Michael Graham has the moniker at his Boston Herald piece, "See the pale-faced Warren redden: Dances with truths about her ethnicity."
And see Mark Steyn, at the O.C. Register, "Fauxcahontas and the melting pot":
Have you dated a composite woman? They're America's hottest new demographic. As with all the really cool stuff, Barack Obama was doing it years before the rest of us. In "Dreams from My Father," the world's all-time most-unread bestseller, he spills the inside dope on his composite white girlfriend:That is too much!
"When we got back to the car she started crying. She couldn't be black, she said. She would if she could, but she couldn't. She could only be herself, and wasn't that enough..."
But being yourself is never going to be enough in the new composite America. Last week, in an election campaign ad, Barack revealed his latest composite girlfriend – "Julia." She's worse than the old New York girlfriend. She can't even be herself. In fact, she can't be anything without massive assistance from Barack every step of the way, from his "Head Start" program at age 3 through to his Social Security benefits at the age of 67. Everything good in her life she owes to him. When she writes her memoir, it will be thanks to a subvention from the Federal Publishing Assistance Program for Chronically Dependent Women but you'll love it: Sweet Dreams From My Sugar Daddy. She's what the lawyers would call "non composite mentis." She's not competent to do a single thing for herself – and, from Barack's point of view, that's exactly what he's looking for in a woman, if only for a one-night stand on a Tuesday in early November.
Then there's "Elizabeth," a 62-year-old Democratic Senate candidate from Massachusetts. Like Barack's white girlfriend, she couldn't be black. She would if she could, but she couldn't. But she could be a composite – a white woman and an Indian woman, all mixed up in one! Not Indian in the sense of Ashton Kutcher putting on brownface makeup and a fake-Indian accent in his amusing new commercial for the hip lo-fat snack Popchips. But Indian in the sense of checking the "Are you Native American?" box on the Association of American Law Schools form, which Elizabeth Warren did for much of her adult life. According to her, she's part Cherokee and part Delaware. Not in the Joe Biden sense, I hasten to add, but Delaware in the sense of the Indian tribe named in honor of the home state of Big F—kin' Chief Dances With Plugs.

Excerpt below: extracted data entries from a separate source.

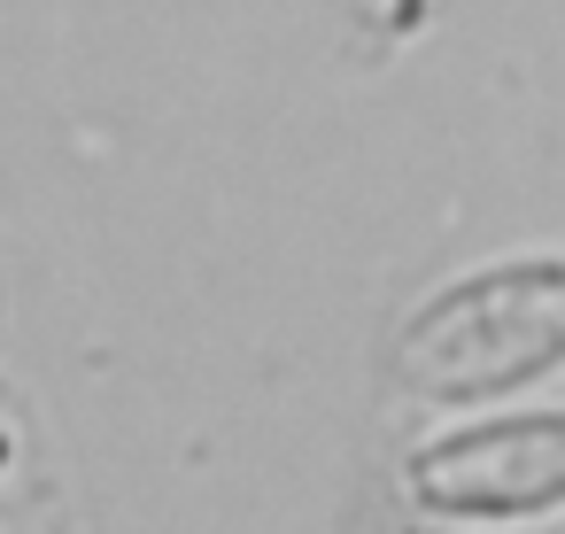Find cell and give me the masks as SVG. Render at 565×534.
Segmentation results:
<instances>
[{
  "label": "cell",
  "mask_w": 565,
  "mask_h": 534,
  "mask_svg": "<svg viewBox=\"0 0 565 534\" xmlns=\"http://www.w3.org/2000/svg\"><path fill=\"white\" fill-rule=\"evenodd\" d=\"M557 356H565V264H511V271L465 279L426 310H411L395 341V372L434 395L519 387Z\"/></svg>",
  "instance_id": "obj_1"
},
{
  "label": "cell",
  "mask_w": 565,
  "mask_h": 534,
  "mask_svg": "<svg viewBox=\"0 0 565 534\" xmlns=\"http://www.w3.org/2000/svg\"><path fill=\"white\" fill-rule=\"evenodd\" d=\"M550 426H519V434H488V449H449L434 464L449 503H550L565 495V464H557Z\"/></svg>",
  "instance_id": "obj_2"
}]
</instances>
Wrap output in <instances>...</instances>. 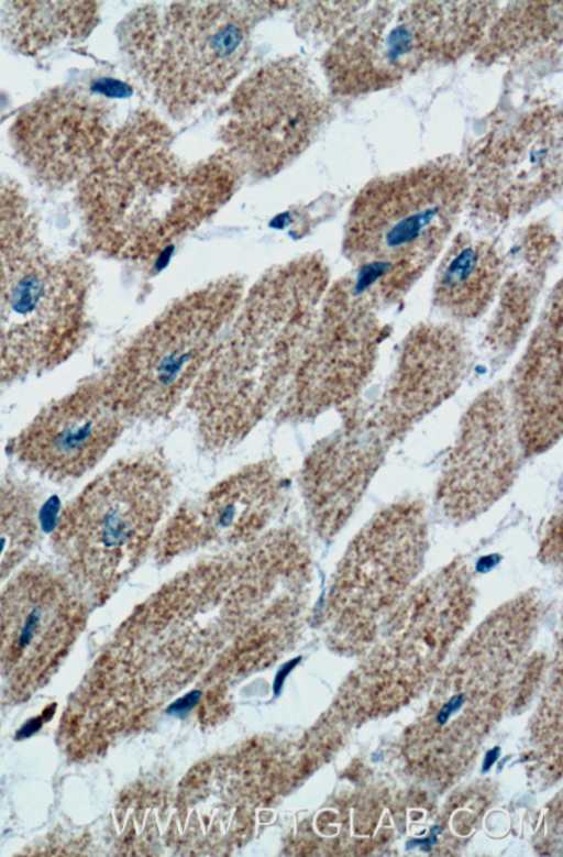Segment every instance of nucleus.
Here are the masks:
<instances>
[{
    "label": "nucleus",
    "mask_w": 563,
    "mask_h": 857,
    "mask_svg": "<svg viewBox=\"0 0 563 857\" xmlns=\"http://www.w3.org/2000/svg\"><path fill=\"white\" fill-rule=\"evenodd\" d=\"M244 295L221 277L173 301L136 334L107 393L122 414L159 416L190 395Z\"/></svg>",
    "instance_id": "nucleus-6"
},
{
    "label": "nucleus",
    "mask_w": 563,
    "mask_h": 857,
    "mask_svg": "<svg viewBox=\"0 0 563 857\" xmlns=\"http://www.w3.org/2000/svg\"><path fill=\"white\" fill-rule=\"evenodd\" d=\"M501 276L503 257L493 243L461 233L439 264L434 303L454 319H474L494 300Z\"/></svg>",
    "instance_id": "nucleus-18"
},
{
    "label": "nucleus",
    "mask_w": 563,
    "mask_h": 857,
    "mask_svg": "<svg viewBox=\"0 0 563 857\" xmlns=\"http://www.w3.org/2000/svg\"><path fill=\"white\" fill-rule=\"evenodd\" d=\"M499 751L500 748L496 747L486 754L484 766H483L484 771L488 770L492 763L495 762V760L498 758Z\"/></svg>",
    "instance_id": "nucleus-28"
},
{
    "label": "nucleus",
    "mask_w": 563,
    "mask_h": 857,
    "mask_svg": "<svg viewBox=\"0 0 563 857\" xmlns=\"http://www.w3.org/2000/svg\"><path fill=\"white\" fill-rule=\"evenodd\" d=\"M468 190L464 168L450 160L371 182L351 208L343 242L356 287L375 303L402 296L445 245Z\"/></svg>",
    "instance_id": "nucleus-3"
},
{
    "label": "nucleus",
    "mask_w": 563,
    "mask_h": 857,
    "mask_svg": "<svg viewBox=\"0 0 563 857\" xmlns=\"http://www.w3.org/2000/svg\"><path fill=\"white\" fill-rule=\"evenodd\" d=\"M150 465L118 463L63 507L51 535L56 564L87 598L110 595L135 565L157 519L163 485Z\"/></svg>",
    "instance_id": "nucleus-5"
},
{
    "label": "nucleus",
    "mask_w": 563,
    "mask_h": 857,
    "mask_svg": "<svg viewBox=\"0 0 563 857\" xmlns=\"http://www.w3.org/2000/svg\"><path fill=\"white\" fill-rule=\"evenodd\" d=\"M473 169L479 209L507 219L559 191L562 182L560 109L540 108L521 117L478 151Z\"/></svg>",
    "instance_id": "nucleus-12"
},
{
    "label": "nucleus",
    "mask_w": 563,
    "mask_h": 857,
    "mask_svg": "<svg viewBox=\"0 0 563 857\" xmlns=\"http://www.w3.org/2000/svg\"><path fill=\"white\" fill-rule=\"evenodd\" d=\"M539 560L552 567L561 565L562 561V516L561 510L552 515L543 528L539 549Z\"/></svg>",
    "instance_id": "nucleus-22"
},
{
    "label": "nucleus",
    "mask_w": 563,
    "mask_h": 857,
    "mask_svg": "<svg viewBox=\"0 0 563 857\" xmlns=\"http://www.w3.org/2000/svg\"><path fill=\"white\" fill-rule=\"evenodd\" d=\"M201 693L199 691H192L187 693L181 699H178L169 707L168 712L172 714L183 715L189 712L196 703L199 701Z\"/></svg>",
    "instance_id": "nucleus-23"
},
{
    "label": "nucleus",
    "mask_w": 563,
    "mask_h": 857,
    "mask_svg": "<svg viewBox=\"0 0 563 857\" xmlns=\"http://www.w3.org/2000/svg\"><path fill=\"white\" fill-rule=\"evenodd\" d=\"M297 661H299V659L291 660V661L287 662L286 664H284L279 669V671L276 674L275 682H274V692H275V694H277L280 691V688L283 685V682H284L285 678L290 672V670L295 667Z\"/></svg>",
    "instance_id": "nucleus-26"
},
{
    "label": "nucleus",
    "mask_w": 563,
    "mask_h": 857,
    "mask_svg": "<svg viewBox=\"0 0 563 857\" xmlns=\"http://www.w3.org/2000/svg\"><path fill=\"white\" fill-rule=\"evenodd\" d=\"M429 549L423 501L407 496L377 510L347 545L328 594L335 635L362 645L418 581Z\"/></svg>",
    "instance_id": "nucleus-8"
},
{
    "label": "nucleus",
    "mask_w": 563,
    "mask_h": 857,
    "mask_svg": "<svg viewBox=\"0 0 563 857\" xmlns=\"http://www.w3.org/2000/svg\"><path fill=\"white\" fill-rule=\"evenodd\" d=\"M509 406L523 458L555 446L563 429L562 289L553 290L510 384Z\"/></svg>",
    "instance_id": "nucleus-17"
},
{
    "label": "nucleus",
    "mask_w": 563,
    "mask_h": 857,
    "mask_svg": "<svg viewBox=\"0 0 563 857\" xmlns=\"http://www.w3.org/2000/svg\"><path fill=\"white\" fill-rule=\"evenodd\" d=\"M98 19L95 1H9L1 13L7 40L24 54L82 39Z\"/></svg>",
    "instance_id": "nucleus-19"
},
{
    "label": "nucleus",
    "mask_w": 563,
    "mask_h": 857,
    "mask_svg": "<svg viewBox=\"0 0 563 857\" xmlns=\"http://www.w3.org/2000/svg\"><path fill=\"white\" fill-rule=\"evenodd\" d=\"M385 4L329 48L324 69L335 91L390 87L431 59L455 58L482 41L494 18L488 2Z\"/></svg>",
    "instance_id": "nucleus-7"
},
{
    "label": "nucleus",
    "mask_w": 563,
    "mask_h": 857,
    "mask_svg": "<svg viewBox=\"0 0 563 857\" xmlns=\"http://www.w3.org/2000/svg\"><path fill=\"white\" fill-rule=\"evenodd\" d=\"M440 831H441V827H439V826H434V827H432V829H431V833H430V836H429L427 839H423V840L421 839V840H411V842H408V843H407V849H410L411 847H416V846H419V845H420L421 847L426 845V847H424V850H426V851H429V850H430V848H431V846H432V844H434V843H435V840H437V834H438V832H440Z\"/></svg>",
    "instance_id": "nucleus-27"
},
{
    "label": "nucleus",
    "mask_w": 563,
    "mask_h": 857,
    "mask_svg": "<svg viewBox=\"0 0 563 857\" xmlns=\"http://www.w3.org/2000/svg\"><path fill=\"white\" fill-rule=\"evenodd\" d=\"M374 303L352 279L329 286L305 359L284 402L288 415L314 417L350 403L363 388L383 338Z\"/></svg>",
    "instance_id": "nucleus-10"
},
{
    "label": "nucleus",
    "mask_w": 563,
    "mask_h": 857,
    "mask_svg": "<svg viewBox=\"0 0 563 857\" xmlns=\"http://www.w3.org/2000/svg\"><path fill=\"white\" fill-rule=\"evenodd\" d=\"M42 494L15 475L0 479V587L30 559L41 537Z\"/></svg>",
    "instance_id": "nucleus-20"
},
{
    "label": "nucleus",
    "mask_w": 563,
    "mask_h": 857,
    "mask_svg": "<svg viewBox=\"0 0 563 857\" xmlns=\"http://www.w3.org/2000/svg\"><path fill=\"white\" fill-rule=\"evenodd\" d=\"M470 356L465 339L454 328L416 327L404 341L385 393L367 415L369 420L393 444L459 388Z\"/></svg>",
    "instance_id": "nucleus-14"
},
{
    "label": "nucleus",
    "mask_w": 563,
    "mask_h": 857,
    "mask_svg": "<svg viewBox=\"0 0 563 857\" xmlns=\"http://www.w3.org/2000/svg\"><path fill=\"white\" fill-rule=\"evenodd\" d=\"M111 138L104 102L75 86L56 87L26 107L11 128L13 149L42 183L84 177Z\"/></svg>",
    "instance_id": "nucleus-13"
},
{
    "label": "nucleus",
    "mask_w": 563,
    "mask_h": 857,
    "mask_svg": "<svg viewBox=\"0 0 563 857\" xmlns=\"http://www.w3.org/2000/svg\"><path fill=\"white\" fill-rule=\"evenodd\" d=\"M260 13L253 2L145 4L121 25L136 73L170 110L185 112L223 92L241 73Z\"/></svg>",
    "instance_id": "nucleus-4"
},
{
    "label": "nucleus",
    "mask_w": 563,
    "mask_h": 857,
    "mask_svg": "<svg viewBox=\"0 0 563 857\" xmlns=\"http://www.w3.org/2000/svg\"><path fill=\"white\" fill-rule=\"evenodd\" d=\"M519 271L509 276L494 321L488 331V340L494 349L509 351L523 334L533 312L541 286L540 267Z\"/></svg>",
    "instance_id": "nucleus-21"
},
{
    "label": "nucleus",
    "mask_w": 563,
    "mask_h": 857,
    "mask_svg": "<svg viewBox=\"0 0 563 857\" xmlns=\"http://www.w3.org/2000/svg\"><path fill=\"white\" fill-rule=\"evenodd\" d=\"M329 286L323 260L309 254L273 267L244 293L189 395L208 439L236 437L286 400Z\"/></svg>",
    "instance_id": "nucleus-1"
},
{
    "label": "nucleus",
    "mask_w": 563,
    "mask_h": 857,
    "mask_svg": "<svg viewBox=\"0 0 563 857\" xmlns=\"http://www.w3.org/2000/svg\"><path fill=\"white\" fill-rule=\"evenodd\" d=\"M122 415L107 394L64 400L40 414L19 435L13 454L29 472L49 482L76 481L112 447Z\"/></svg>",
    "instance_id": "nucleus-15"
},
{
    "label": "nucleus",
    "mask_w": 563,
    "mask_h": 857,
    "mask_svg": "<svg viewBox=\"0 0 563 857\" xmlns=\"http://www.w3.org/2000/svg\"><path fill=\"white\" fill-rule=\"evenodd\" d=\"M390 446L366 414H351L342 429L314 448L305 487L312 523L321 537L332 538L346 525Z\"/></svg>",
    "instance_id": "nucleus-16"
},
{
    "label": "nucleus",
    "mask_w": 563,
    "mask_h": 857,
    "mask_svg": "<svg viewBox=\"0 0 563 857\" xmlns=\"http://www.w3.org/2000/svg\"><path fill=\"white\" fill-rule=\"evenodd\" d=\"M241 172L225 151L185 163L168 128L144 113L111 135L81 178L80 200L103 244L145 260L222 207Z\"/></svg>",
    "instance_id": "nucleus-2"
},
{
    "label": "nucleus",
    "mask_w": 563,
    "mask_h": 857,
    "mask_svg": "<svg viewBox=\"0 0 563 857\" xmlns=\"http://www.w3.org/2000/svg\"><path fill=\"white\" fill-rule=\"evenodd\" d=\"M522 453L504 387L479 395L461 419L435 490L444 519L462 525L486 513L514 485Z\"/></svg>",
    "instance_id": "nucleus-11"
},
{
    "label": "nucleus",
    "mask_w": 563,
    "mask_h": 857,
    "mask_svg": "<svg viewBox=\"0 0 563 857\" xmlns=\"http://www.w3.org/2000/svg\"><path fill=\"white\" fill-rule=\"evenodd\" d=\"M222 140L242 171L268 177L294 162L316 139L328 105L295 57L257 67L228 102Z\"/></svg>",
    "instance_id": "nucleus-9"
},
{
    "label": "nucleus",
    "mask_w": 563,
    "mask_h": 857,
    "mask_svg": "<svg viewBox=\"0 0 563 857\" xmlns=\"http://www.w3.org/2000/svg\"><path fill=\"white\" fill-rule=\"evenodd\" d=\"M464 695L463 694H456L452 696L440 710L438 714V723L440 725H443L448 718L451 716V714L459 710L460 706L463 704Z\"/></svg>",
    "instance_id": "nucleus-24"
},
{
    "label": "nucleus",
    "mask_w": 563,
    "mask_h": 857,
    "mask_svg": "<svg viewBox=\"0 0 563 857\" xmlns=\"http://www.w3.org/2000/svg\"><path fill=\"white\" fill-rule=\"evenodd\" d=\"M44 722L43 716H36L25 722L15 734L16 739L29 738L40 730Z\"/></svg>",
    "instance_id": "nucleus-25"
}]
</instances>
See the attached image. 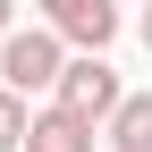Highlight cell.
<instances>
[{
  "instance_id": "6da1fadb",
  "label": "cell",
  "mask_w": 152,
  "mask_h": 152,
  "mask_svg": "<svg viewBox=\"0 0 152 152\" xmlns=\"http://www.w3.org/2000/svg\"><path fill=\"white\" fill-rule=\"evenodd\" d=\"M59 68H68V42L51 26H9L0 34V85L9 93H51Z\"/></svg>"
},
{
  "instance_id": "7a4b0ae2",
  "label": "cell",
  "mask_w": 152,
  "mask_h": 152,
  "mask_svg": "<svg viewBox=\"0 0 152 152\" xmlns=\"http://www.w3.org/2000/svg\"><path fill=\"white\" fill-rule=\"evenodd\" d=\"M51 102H59V110H76V118H93V127H102L110 110H118V68H110L102 51H76V59L59 68V85H51Z\"/></svg>"
},
{
  "instance_id": "3957f363",
  "label": "cell",
  "mask_w": 152,
  "mask_h": 152,
  "mask_svg": "<svg viewBox=\"0 0 152 152\" xmlns=\"http://www.w3.org/2000/svg\"><path fill=\"white\" fill-rule=\"evenodd\" d=\"M42 9V26L59 34V42H76V51H110L118 42V0H34Z\"/></svg>"
},
{
  "instance_id": "277c9868",
  "label": "cell",
  "mask_w": 152,
  "mask_h": 152,
  "mask_svg": "<svg viewBox=\"0 0 152 152\" xmlns=\"http://www.w3.org/2000/svg\"><path fill=\"white\" fill-rule=\"evenodd\" d=\"M17 152H93V118H76V110H59V102H42L26 118V144Z\"/></svg>"
},
{
  "instance_id": "5b68a950",
  "label": "cell",
  "mask_w": 152,
  "mask_h": 152,
  "mask_svg": "<svg viewBox=\"0 0 152 152\" xmlns=\"http://www.w3.org/2000/svg\"><path fill=\"white\" fill-rule=\"evenodd\" d=\"M102 135L118 152H152V93H118V110L102 118Z\"/></svg>"
},
{
  "instance_id": "8992f818",
  "label": "cell",
  "mask_w": 152,
  "mask_h": 152,
  "mask_svg": "<svg viewBox=\"0 0 152 152\" xmlns=\"http://www.w3.org/2000/svg\"><path fill=\"white\" fill-rule=\"evenodd\" d=\"M26 118H34V110H26V93H9V85H0V152H17V144H26Z\"/></svg>"
},
{
  "instance_id": "52a82bcc",
  "label": "cell",
  "mask_w": 152,
  "mask_h": 152,
  "mask_svg": "<svg viewBox=\"0 0 152 152\" xmlns=\"http://www.w3.org/2000/svg\"><path fill=\"white\" fill-rule=\"evenodd\" d=\"M135 34H144V51H152V0H144V17H135Z\"/></svg>"
},
{
  "instance_id": "ba28073f",
  "label": "cell",
  "mask_w": 152,
  "mask_h": 152,
  "mask_svg": "<svg viewBox=\"0 0 152 152\" xmlns=\"http://www.w3.org/2000/svg\"><path fill=\"white\" fill-rule=\"evenodd\" d=\"M9 26H17V0H0V34H9Z\"/></svg>"
}]
</instances>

How does she know she's a Cherokee maiden? Well, she cites her grandfather's "high cheekbones," and says the Indian stuff is part of her family "lore." Which was evidently good enough for Harvard Lore School when they were looking to rack up a few affirmative-action credits. The former Obama Special Advisor to the Consumer Financial Protection Bureau and former Chairperson of the Congressional Oversight Panel now says that "I listed myself in the directory in the hopes that it might mean that I would be invited to a luncheon, a group, something that might happen with people who are like I am," and certainly not for personal career advancement or anything like that. Like everyone else, she was shocked, shocked to discover that, as The Boston Herald reported, "Harvard Law School officials listed Warren as Native American in the '90s, when the school was under fierce fire for their faculty's lack of diversity."
So did the University of Texas, and the University of Pennsylvania. With the impertinent jackanapes of the press querying the bona fides of Harvard Lore School's first Native American female professor, the Warren campaign got to work and eventually turned up a great-great-great-grandmother designated as Cherokee in the online transcription of a marriage application of 1894.
Hallelujah! In the old racist America, we had quadroons and octoroons. But in the new post-racial America, we have – hang on, let me get out my calculator – duoettrigintaroons! Martin Luther King dreamed of a day when men would be judged not on the color of their skin but on the content of their great-great-great-grandmother's wedding license application. And now it's here! You can read all about it in Elizabeth Warren's memoir of her struggles to come to terms with her racial identity, Dreams From My Great-Great-Great-Grandmother.